Here is where the bottle came to rest. It actually landed about one foot away from a tourist taking pictures of Rockefeller Chapel. He looked at us with shock and horror, as if to say "you almost killed me... with a bottle of Diet Coke!" Before he could recover from his surprise, we picked up the coke bottle (= "the murder weapon") and ran back into Ida Noyes. That was a COOL item.



These fools tried to make an actual jet pack. I gave them a box of our Mentos... unfortunately they didn't really know what they were doing. Their plan was to drop the mentos into the bottles, close them, let the reaction get started and then open them again. I warned them that it would move much to quickly for that, but they didn't believe me.



As soon as the Mentos were added to the Diet Coke, all the carbon dioxide came out of the solution, bringing most of the Diet Coke with it. They succeeded in completely soaking this guy in coke, but not in anything else. Nice work!



He he he... Item 122 - "A painting of Invader Zim's [ = President Zimmer's] mama. Note: mama must be depicted with the wings and teeth of an African bat, a glass eye with a fish in it, a peg-leg with a kick-stand, and an afro with a chinstrap." These, of course, are components of your-mama jokes (and of a song by that name by the Pharcyde). Previous ScavHunt lists always involved President Don Randel, who was referred to as Tony Randall. Bob Zimmer's tenure (so far) has been a bit stormier, shall we say, so the Judges are not being quite as nice. I hope they donated it to the President when Judgment finished...
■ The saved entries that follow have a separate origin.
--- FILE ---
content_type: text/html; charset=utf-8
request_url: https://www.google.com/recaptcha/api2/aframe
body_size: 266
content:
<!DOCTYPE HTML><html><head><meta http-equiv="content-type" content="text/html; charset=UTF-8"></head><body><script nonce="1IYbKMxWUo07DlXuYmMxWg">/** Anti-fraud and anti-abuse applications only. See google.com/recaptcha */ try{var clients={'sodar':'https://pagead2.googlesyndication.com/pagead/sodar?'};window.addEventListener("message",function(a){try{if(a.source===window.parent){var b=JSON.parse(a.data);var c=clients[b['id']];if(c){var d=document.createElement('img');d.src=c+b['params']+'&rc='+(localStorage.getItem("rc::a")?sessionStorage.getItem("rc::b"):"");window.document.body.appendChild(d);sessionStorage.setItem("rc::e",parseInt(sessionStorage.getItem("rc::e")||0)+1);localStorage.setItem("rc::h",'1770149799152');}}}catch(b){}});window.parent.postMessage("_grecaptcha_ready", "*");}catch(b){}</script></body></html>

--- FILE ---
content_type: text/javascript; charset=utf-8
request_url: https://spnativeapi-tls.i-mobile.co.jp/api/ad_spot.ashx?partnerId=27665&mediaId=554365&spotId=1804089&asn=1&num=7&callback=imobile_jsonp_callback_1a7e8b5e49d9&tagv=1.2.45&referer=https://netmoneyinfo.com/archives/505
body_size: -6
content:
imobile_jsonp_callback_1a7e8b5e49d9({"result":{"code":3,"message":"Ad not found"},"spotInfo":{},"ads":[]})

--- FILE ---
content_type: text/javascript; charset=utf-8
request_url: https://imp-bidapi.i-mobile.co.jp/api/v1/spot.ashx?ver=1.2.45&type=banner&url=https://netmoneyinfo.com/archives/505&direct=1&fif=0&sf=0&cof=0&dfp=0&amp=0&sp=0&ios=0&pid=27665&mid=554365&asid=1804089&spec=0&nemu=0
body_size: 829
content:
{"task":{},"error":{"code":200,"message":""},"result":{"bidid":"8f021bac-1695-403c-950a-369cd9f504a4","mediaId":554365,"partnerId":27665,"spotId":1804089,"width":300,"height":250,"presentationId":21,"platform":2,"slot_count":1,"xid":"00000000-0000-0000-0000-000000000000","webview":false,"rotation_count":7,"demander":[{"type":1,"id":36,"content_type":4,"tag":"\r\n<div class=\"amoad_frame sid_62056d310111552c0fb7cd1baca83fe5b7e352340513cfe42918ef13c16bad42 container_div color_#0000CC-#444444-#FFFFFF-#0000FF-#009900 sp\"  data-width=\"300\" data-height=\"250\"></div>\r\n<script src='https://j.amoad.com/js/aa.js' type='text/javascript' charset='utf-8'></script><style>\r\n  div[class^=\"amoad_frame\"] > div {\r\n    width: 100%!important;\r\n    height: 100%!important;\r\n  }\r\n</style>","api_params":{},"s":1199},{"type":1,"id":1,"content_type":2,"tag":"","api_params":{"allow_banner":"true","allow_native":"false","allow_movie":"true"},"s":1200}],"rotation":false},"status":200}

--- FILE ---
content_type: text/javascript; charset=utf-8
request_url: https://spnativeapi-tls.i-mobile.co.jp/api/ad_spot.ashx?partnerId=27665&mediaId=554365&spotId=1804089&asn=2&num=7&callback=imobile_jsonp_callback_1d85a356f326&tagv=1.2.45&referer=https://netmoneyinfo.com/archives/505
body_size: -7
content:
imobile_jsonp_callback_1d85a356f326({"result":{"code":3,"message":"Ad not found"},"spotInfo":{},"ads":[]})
At least four hours later the Rubik's Cube is still unsolved, but he's getting closer.



And this was the last picture I took before leaving to go home with Judgment far from over (it was about 4:30 at this point). Someone was supposed to jump out of this cake and probably did, but I had no space on my camera, no battery power and no energy. Happy 21st Birthday, Scav Hunt!



In the end, the winner was announced at about 6:30 or 7:00 pm, about 9 hours after Judgment began. Snell-Hitchcock was victorious, beating out Max P by about 200 points (out of about 4,000). While this was sad, it is not good to have any one team win too frequently, and many of my friends who are graduating this year have now promised to come back next year to ensure that Max P beats Snell-Hitchcock. They will not be satisfied until victory is ours again!

Max Palevsky came in second and The FIST (Federation of Independent Scavenger Hunt Teams) came in third. This is notable and important... The FIST has made great strides since coming into existence about five years ago. It's good to have a third serious contender to balance out the recent dominance of Snell and Max P. My hope is that when the New Dorm opens in two years it will have an enthusiastic community of ScavHunt participants and so will be a third serious contender. We will see! If you are living in Shoreland next year, be sure to participate! From winning as recently as seven years ago they have fallen to second to last place this year. They should do better. (When I'm not working in admissions I'm a ScavAnalyst for ESPN...)

To conclude, I hope you have all enjoyed my chronicle of the Hunt and are excited about participating next year!